Constitutional (Biallelic) Mismatch Repair Deficiency (BMMRD) is a rare autosomal recessive disorder characterized by early-onset cancers as early as the first decade of life. It is caused by inherited biallelic mismatch repair (MMR) gene variants, most commonly PMS2 [14]. This is in contrast to Lynch Syndrome (LS), the most common cause of hereditary adult-onset colorectal cancer, where patients have a heterozygous variant in one of the MMR genes [5, 6]. Affected individuals have been described with childhood onset of gastrointestinal tumors, brain tumors, and hematologic malignancies, as well as rare cases of urologic malignancies [7]. While up to two-thirds of patients present with colonic tumors, diagnosis is difficult, as they do not often present with painless rectal bleeding as seen with other pediatric polyposis syndromes [8, 9]. Notable defining features of this disease include café-au-lait macules similar to neurofibromatosis-1, found in the majority of patients, and a family history of consanguinity, which has been described in approximately half the reported diagnoses [5]. We present a unique case of a 14-year-old female diagnosed with invasive adenocarcinoma, lacking classical BMMRD features, found to have biallelic pathogenic PMS2 mutations.

2. Case Presentation

The proband is a 14-year-old previously healthy female born to nonconsanguineous healthy parents who was admitted for having fever, fatigue, lower quadrant abdominal pain, and vomiting. Abdominal computerized tomography (CT) revealed significant hydronephrosis consistent with a right ureteropelvic junction (UPJ) obstruction, for which she underwent ureteral stent placement on hospital day 2. Her postoperative course was complicated by continued abdominal pain and fever, as well as an episode of rectal prolapse. Of note, she also endorsed an episode of rectal prolapse months prior to presentation which was manually reduced at home. On hospital day 6, due to continued fevers, abdominal and pelvic MRI was obtained. This study revealed a pelvic fluid collection concerning abscess; CT guided transgluteal drainage performed by Interventional Radiology resulted in 150ml cloudy yellow fluid. The etiology was believed to be an infected urinoma caused by instrumentation during stent placement and she was treated with ceftriaxone and metronidazole. The patient’s fevers and pain continued, prompting an abdominal and pelvic CT on hospital day 10. The imaging was notable for diffuse ascites, bowel wall thickening, and organizing fluid collections within the pelvis. She ultimately went for exploratory laparotomy and washout with intraoperative findings of multiple pockets of turbid fluid. The entire bowel was evaluated and there was no evidence of perforations, fistulas, or other causes of gastrointestinal leakage. Peritoneal fluid cultures grew polymicrobial organisms, however, suggestive of gut flora. She was transitioned to meropenem and fevers eventually resolved prior to discharge.

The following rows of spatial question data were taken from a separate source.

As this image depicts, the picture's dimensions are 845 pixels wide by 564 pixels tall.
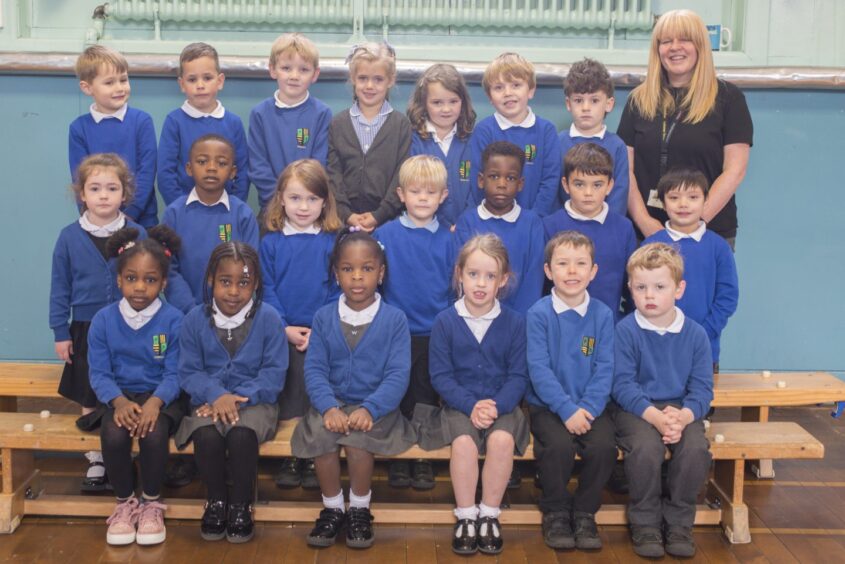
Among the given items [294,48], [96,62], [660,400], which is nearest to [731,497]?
[660,400]

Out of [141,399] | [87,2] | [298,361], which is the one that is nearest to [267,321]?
[298,361]

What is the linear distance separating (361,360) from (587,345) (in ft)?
2.39

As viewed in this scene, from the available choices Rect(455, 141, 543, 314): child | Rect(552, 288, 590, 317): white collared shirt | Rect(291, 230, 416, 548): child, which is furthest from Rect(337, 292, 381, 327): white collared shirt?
Rect(552, 288, 590, 317): white collared shirt

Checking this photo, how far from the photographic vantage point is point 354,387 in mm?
3150

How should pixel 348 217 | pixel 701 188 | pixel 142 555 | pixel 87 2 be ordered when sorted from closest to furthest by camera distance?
pixel 142 555
pixel 701 188
pixel 348 217
pixel 87 2

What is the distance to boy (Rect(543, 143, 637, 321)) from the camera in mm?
3383

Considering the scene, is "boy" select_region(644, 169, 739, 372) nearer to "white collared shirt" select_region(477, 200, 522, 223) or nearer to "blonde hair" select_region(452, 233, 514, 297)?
"white collared shirt" select_region(477, 200, 522, 223)

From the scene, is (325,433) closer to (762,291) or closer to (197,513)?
(197,513)

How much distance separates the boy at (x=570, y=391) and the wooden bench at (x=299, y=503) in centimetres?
10

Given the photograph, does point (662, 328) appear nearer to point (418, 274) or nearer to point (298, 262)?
point (418, 274)

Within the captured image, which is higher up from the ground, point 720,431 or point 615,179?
point 615,179

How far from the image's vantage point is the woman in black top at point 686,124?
3.54 metres

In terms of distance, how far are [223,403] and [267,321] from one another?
0.30m

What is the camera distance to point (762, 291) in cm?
452
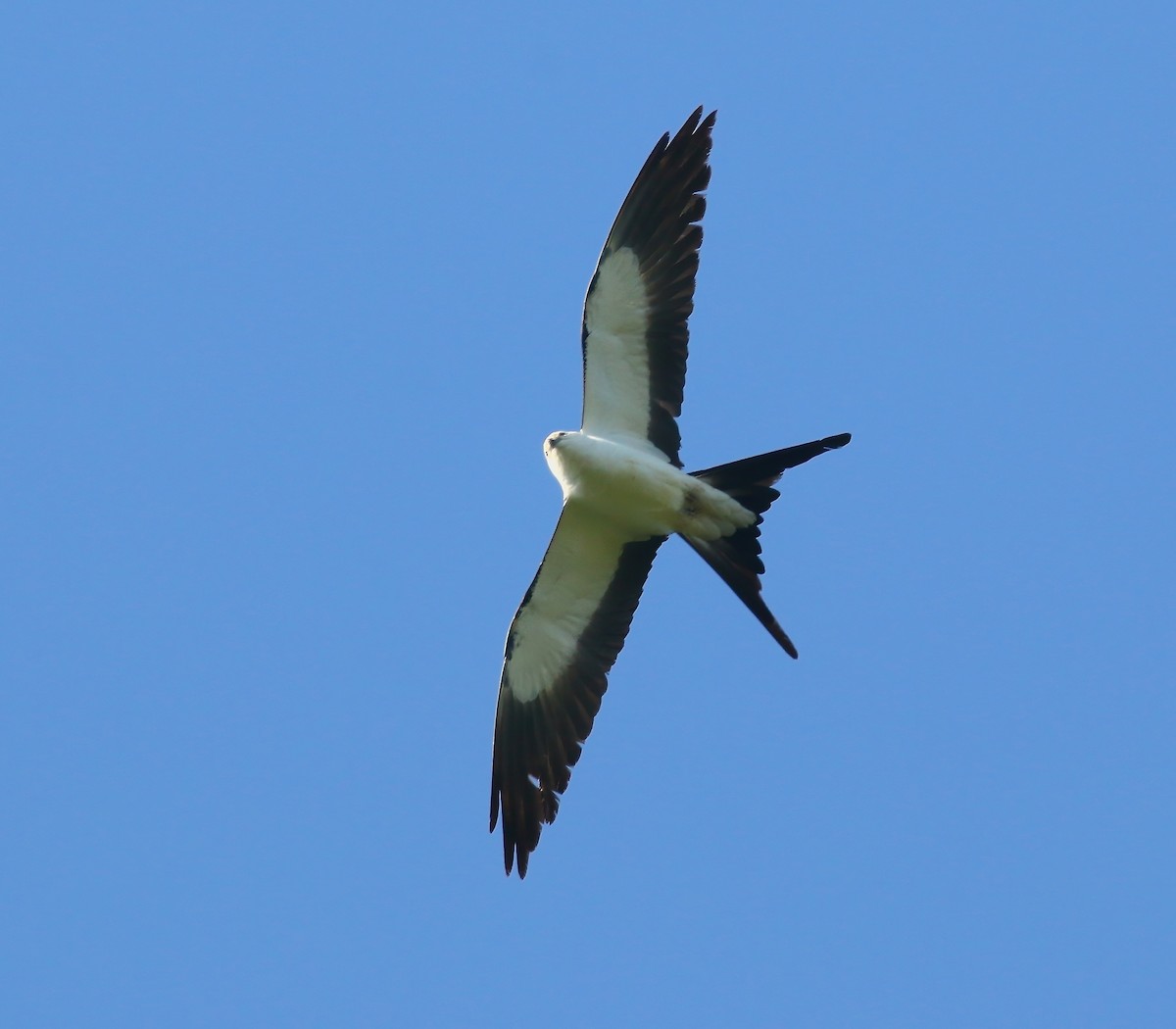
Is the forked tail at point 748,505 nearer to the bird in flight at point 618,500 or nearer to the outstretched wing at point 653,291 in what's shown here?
the bird in flight at point 618,500

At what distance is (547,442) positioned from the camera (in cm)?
884

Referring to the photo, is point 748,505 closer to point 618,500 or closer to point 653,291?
point 618,500

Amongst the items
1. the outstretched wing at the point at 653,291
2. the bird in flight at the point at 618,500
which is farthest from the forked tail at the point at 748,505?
the outstretched wing at the point at 653,291

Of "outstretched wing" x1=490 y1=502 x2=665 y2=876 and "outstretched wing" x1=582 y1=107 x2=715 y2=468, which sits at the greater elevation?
"outstretched wing" x1=582 y1=107 x2=715 y2=468

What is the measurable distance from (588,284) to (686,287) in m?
0.59

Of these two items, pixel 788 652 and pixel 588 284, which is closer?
pixel 788 652

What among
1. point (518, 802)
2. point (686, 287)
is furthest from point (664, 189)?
point (518, 802)

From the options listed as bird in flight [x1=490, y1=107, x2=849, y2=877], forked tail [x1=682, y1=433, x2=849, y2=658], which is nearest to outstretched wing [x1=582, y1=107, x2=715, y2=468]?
bird in flight [x1=490, y1=107, x2=849, y2=877]

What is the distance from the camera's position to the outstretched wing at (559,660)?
887 centimetres

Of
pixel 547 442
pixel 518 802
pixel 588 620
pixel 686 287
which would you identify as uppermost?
pixel 686 287

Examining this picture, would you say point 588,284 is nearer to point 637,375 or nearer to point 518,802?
point 637,375

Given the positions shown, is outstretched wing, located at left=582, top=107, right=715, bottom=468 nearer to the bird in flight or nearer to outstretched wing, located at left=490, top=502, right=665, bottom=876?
the bird in flight

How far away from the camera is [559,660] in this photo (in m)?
9.02

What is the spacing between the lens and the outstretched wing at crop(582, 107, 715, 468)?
8742 mm
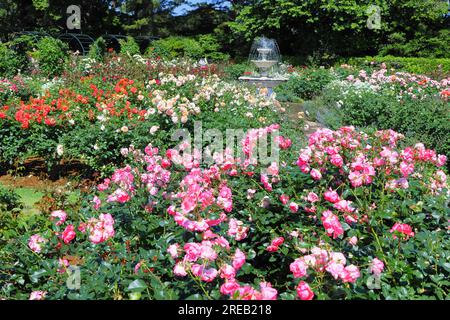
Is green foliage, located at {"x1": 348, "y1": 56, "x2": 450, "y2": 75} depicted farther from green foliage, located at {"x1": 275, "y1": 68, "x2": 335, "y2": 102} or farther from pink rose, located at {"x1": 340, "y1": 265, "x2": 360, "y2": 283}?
pink rose, located at {"x1": 340, "y1": 265, "x2": 360, "y2": 283}

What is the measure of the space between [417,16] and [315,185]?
20.3m

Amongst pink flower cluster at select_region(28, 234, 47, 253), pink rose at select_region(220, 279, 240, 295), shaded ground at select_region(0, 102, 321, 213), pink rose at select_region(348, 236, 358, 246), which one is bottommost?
shaded ground at select_region(0, 102, 321, 213)

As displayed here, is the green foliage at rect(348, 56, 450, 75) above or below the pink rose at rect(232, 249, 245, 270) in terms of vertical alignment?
below

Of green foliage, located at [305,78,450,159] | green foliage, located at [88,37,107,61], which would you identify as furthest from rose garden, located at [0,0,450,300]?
green foliage, located at [88,37,107,61]

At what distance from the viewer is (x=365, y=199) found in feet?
6.97

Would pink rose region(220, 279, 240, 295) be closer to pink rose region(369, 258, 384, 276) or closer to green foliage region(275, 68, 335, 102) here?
pink rose region(369, 258, 384, 276)

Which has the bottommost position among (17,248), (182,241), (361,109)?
(361,109)

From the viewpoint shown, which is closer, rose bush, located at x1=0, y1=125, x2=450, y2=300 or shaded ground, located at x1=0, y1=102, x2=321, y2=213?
rose bush, located at x1=0, y1=125, x2=450, y2=300

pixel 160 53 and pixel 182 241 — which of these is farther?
pixel 160 53

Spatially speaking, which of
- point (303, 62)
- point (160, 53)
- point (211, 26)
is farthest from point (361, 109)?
point (211, 26)

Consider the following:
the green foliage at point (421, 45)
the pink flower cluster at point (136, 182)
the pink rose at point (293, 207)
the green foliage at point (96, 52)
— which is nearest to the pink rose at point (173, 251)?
the pink flower cluster at point (136, 182)

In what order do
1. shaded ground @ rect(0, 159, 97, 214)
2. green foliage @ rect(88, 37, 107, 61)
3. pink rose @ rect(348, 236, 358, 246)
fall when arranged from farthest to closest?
green foliage @ rect(88, 37, 107, 61) → shaded ground @ rect(0, 159, 97, 214) → pink rose @ rect(348, 236, 358, 246)

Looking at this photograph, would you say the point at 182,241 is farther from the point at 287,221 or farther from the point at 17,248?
the point at 17,248

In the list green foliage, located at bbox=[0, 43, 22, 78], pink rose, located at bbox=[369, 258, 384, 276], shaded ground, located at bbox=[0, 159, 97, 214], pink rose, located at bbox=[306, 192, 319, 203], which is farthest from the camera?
green foliage, located at bbox=[0, 43, 22, 78]
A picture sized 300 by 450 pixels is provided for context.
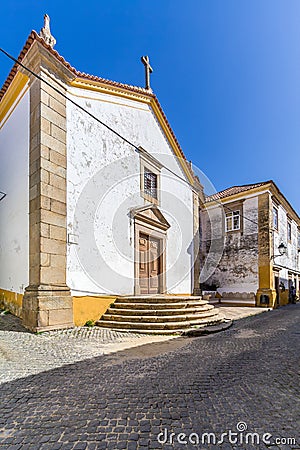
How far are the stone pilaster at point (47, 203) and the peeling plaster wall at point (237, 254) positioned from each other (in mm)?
11211

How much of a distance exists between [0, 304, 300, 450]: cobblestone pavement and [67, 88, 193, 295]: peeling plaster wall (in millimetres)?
2850

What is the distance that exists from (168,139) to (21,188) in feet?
21.8

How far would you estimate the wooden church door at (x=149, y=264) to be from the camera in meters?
9.14

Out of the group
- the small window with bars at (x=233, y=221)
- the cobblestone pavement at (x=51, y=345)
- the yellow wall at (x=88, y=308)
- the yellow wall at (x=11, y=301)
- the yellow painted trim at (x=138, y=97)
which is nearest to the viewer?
the cobblestone pavement at (x=51, y=345)

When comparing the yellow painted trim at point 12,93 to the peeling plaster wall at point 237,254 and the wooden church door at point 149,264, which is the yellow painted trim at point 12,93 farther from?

Two months following discharge the patient underwent outpatient elective appendectomy, right pyeloplasty, and ureterotomy with stent placement due to persistent hydronephrosis. Pathology revealed normal appendix tissue. Ureter pathology was significant only for acute and chronic inflammation, with no evidence of malignancy. Routine screening abdominal ultrasound 2 months later revealed stable hydronephrosis; however, an incidental 3cm soft tissue mass presumed to be near the sigmoid colon was noted. Follow-up MRI showed nearly circumferential thickening of the sigmoid colon which was subsequently evaluated by esophagogastroduodenoscopy and colonoscopy. Findings were significant for 9-10 sessile polyps in transverse, descending, and sigmoid colon with large cluster of irregular appearing polyps in the sigmoid (Figure 1). Histologic evaluation of the sigmoid polyp revealed invasive moderately differentiated adenocarcinoma with extensive lymphovascular invasion. Immunohistochemical staining demonstrated the carcinoma to be positive for CDX-2, villin, and CK7 and negative for CK20 and WT-1 (Figure 2). The lack of CK20 suggested a possible primary upper gastrointestinal or hepatobiliary primary tumor; however this was not found on endoscopy or suggested on previous imaging. Further immunohistochemical staining revealed no loss of expression of MLH1, MSH2, and MSH6. There was complete loss of expression of PMS2; this testing was deemed indeterminate due to lack of staining in both tumor tissues and normal tissue.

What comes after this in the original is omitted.